=== EXTRACTED TEXT ===
# No AF Experience. Anything good here?



## RonthePirate (Sep 9, 2015)

Can you AF people tell me anything about them? I am 100% O scale, so I know nothing about S scale equipment.

My old friend is going to give me these engines, plus all the track, transformers, and everything else that he has. He said very specifically to sell them if I can. He is just a bit on the lazy side.
There will be one more puffer, he said a 4-6-4 but he lost the pic to that one. And all the cars will be given also.

Thanks in advance for any help on this. I could go look on Ebay, but I prefer the real knowledge from here.


----------



## mopac (Feb 24, 2011)

No pics Ron. Looking forward to seeing them.


----------



## flyernut (Oct 31, 2010)

Us guys here will be happy to help you out. That 4-6-4 sounds like a Hudson to me....S scale is 2 rail track, lots of accessories, and the Plasticville stuff fits just right within the O scale and S scale layouts. There's new stuff coming out everyday for the S scale folks from Lionel and MTH.


----------



## RonthePirate (Sep 9, 2015)

My dense moment for the day......I forgot the pics.
Here they are.

The puffer has some rust. I don't know about the other one, they lost the pic they had of it.
But the diesels look really good from here.


----------



## flyernut (Oct 31, 2010)

Nice.. The 300 Atlantic is an entry level into the world or flyer, but a great little engine!!The Santa Fe diesels are highly sought after, but AF diesels are known to be finicky. Keep the service up on them and you'll be fine. Nice score.


----------



## mopac (Feb 24, 2011)

I agree with what flyernut said. Your friend wants you to sell them. The steam engine is easy to put a price on. The diesel set not so easy. Steam engine in the 20 to 25 range.
As far as I know the 300 does not have the choo choo sound nor a smoke unit. Wow the
diesel is tough. If you have the passenger cars it could be worth 300 to well over 1000,
depending on exact condition and how it runs. I see these all over the place on price.


----------



## RonthePirate (Sep 9, 2015)

I did look on Ebay. Interesting about the prices, isn't it?
=== SOURCE EXCERPT ===
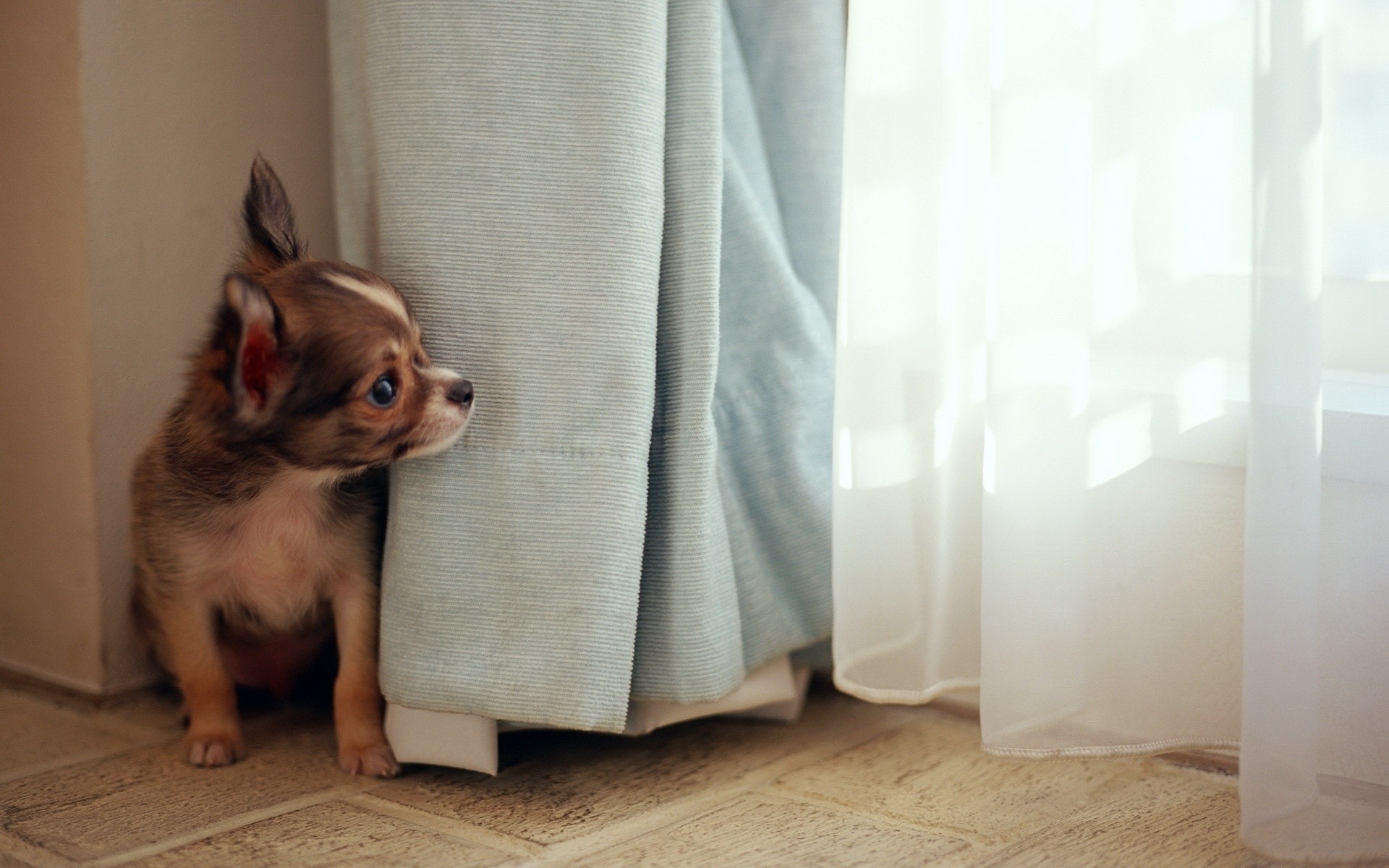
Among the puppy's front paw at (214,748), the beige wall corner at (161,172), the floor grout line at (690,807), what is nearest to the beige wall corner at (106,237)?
the beige wall corner at (161,172)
===
EXERCISE TASK 1:
Do these statements agree with the American Flyer thread? Answer yes or no for each and quote the deciding words. (a) The friend asked Ron to sell the engines if he can. (b) S scale runs on three-rail track. (c) The 300 has a smoke unit.
EXERCISE TASK 2:
Please list every distinct username that posts in the American Flyer thread.
EXERCISE TASK 3:
Repeat the American Flyer thread from "Us guys here" up to and including "forgot the pics.", putting "Pacific" in place of "Hudson".

FULL RESPONSE 1:
(a) Yes: "He said very specifically to sell them if I can."
(b) No: "S scale is 2 rail track"
(c) No: "As far as I know the 300 does not have the choo choo sound nor a smoke unit."

FULL RESPONSE 2:
RonthePirate, mopac, flyernut

FULL RESPONSE 3:
Us guys here will be happy to help you out. That 4-6-4 sounds like a Pacific to me....S scale is 2 rail track, lots of accessories, and the Plasticville stuff fits just right within the O scale and S scale layouts. There's new stuff coming out everyday for the S scale folks from Lionel and MTH.


----------



## RonthePirate (Sep 9, 2015)

My dense moment for the day......I forgot the pics.